At an NRC hearing in Albuquerque last fall, uranium lobbyist Adella Duran demonstrated the cozy relationship between the industry and some lawmakers. Duran stood at the podium and told an NRC panel that she had been asked by representative to the New Mexico Legislature John Heaton to speak on his behalf.
"He wasn't able to be here tonight," she explained. "He knew that I was going to be here in a different capacity, and so he has asked me on his behalf, for the record, to read a letter that he has written to [NRC] Chairman Klein."
After reading the statement by Heaton, who is chair of the State House Radioactive and Hazardous Materials Committee, she moved to the other side of the podium and spoke on behalf of her clients, the uranium industry, urging the NRC to expedite its permit process for new mines.
The industry is peddling influence at the local level, too. Both Homestake and HRI have hired the Albuquerque public relations firm D.W. Turner to bolster their images as good corporate citizens. Homestake established a "Little Miners" program to fund classroom projects at the Grants elementary school; both firms support numerous nonprofit organizations, from literacy programs to domestic violence shelters to crisis pregnancy centers.

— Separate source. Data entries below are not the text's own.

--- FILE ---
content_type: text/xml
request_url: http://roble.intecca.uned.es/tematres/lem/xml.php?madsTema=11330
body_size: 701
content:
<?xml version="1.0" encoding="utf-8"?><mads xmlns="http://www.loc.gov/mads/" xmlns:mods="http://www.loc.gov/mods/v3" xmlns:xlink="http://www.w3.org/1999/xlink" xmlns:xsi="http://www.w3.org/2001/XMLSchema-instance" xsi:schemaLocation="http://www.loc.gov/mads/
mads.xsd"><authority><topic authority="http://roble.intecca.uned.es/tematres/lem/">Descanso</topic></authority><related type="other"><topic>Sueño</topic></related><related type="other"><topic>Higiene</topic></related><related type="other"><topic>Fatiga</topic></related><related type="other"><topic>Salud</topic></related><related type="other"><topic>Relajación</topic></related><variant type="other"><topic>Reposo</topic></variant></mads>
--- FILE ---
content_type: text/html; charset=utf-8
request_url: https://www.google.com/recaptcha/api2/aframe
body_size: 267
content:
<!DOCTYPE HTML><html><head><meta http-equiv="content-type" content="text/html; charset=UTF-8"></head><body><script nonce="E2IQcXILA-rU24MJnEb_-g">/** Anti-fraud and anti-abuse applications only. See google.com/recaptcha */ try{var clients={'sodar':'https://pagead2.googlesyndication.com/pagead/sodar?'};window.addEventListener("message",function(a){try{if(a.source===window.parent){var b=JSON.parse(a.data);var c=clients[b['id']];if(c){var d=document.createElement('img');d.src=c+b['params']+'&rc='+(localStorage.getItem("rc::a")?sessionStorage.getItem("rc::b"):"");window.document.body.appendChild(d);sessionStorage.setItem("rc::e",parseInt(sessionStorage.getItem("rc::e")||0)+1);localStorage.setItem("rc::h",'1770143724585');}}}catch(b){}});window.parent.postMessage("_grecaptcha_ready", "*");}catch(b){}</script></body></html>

"They're going around handing out checks to people, to businesses, nongovernmental organizations, a lot of social programs that have been starved," says Chris Shuey, a community organizer with the Southwest Research and Information Center, an Albuquerque-based advocacy group. Shuey, who is often referred to by CARE's executive director as an "environmental zealot," says he has watched the debate devolve into an atmosphere of racial divisiveness and hate. "There's been demonizing and just meanness and ruthlessness against people who have been upstanding citizens," he says. "They say there are rabid environmentalists. There is nobody as rabid as these pro-uranium people."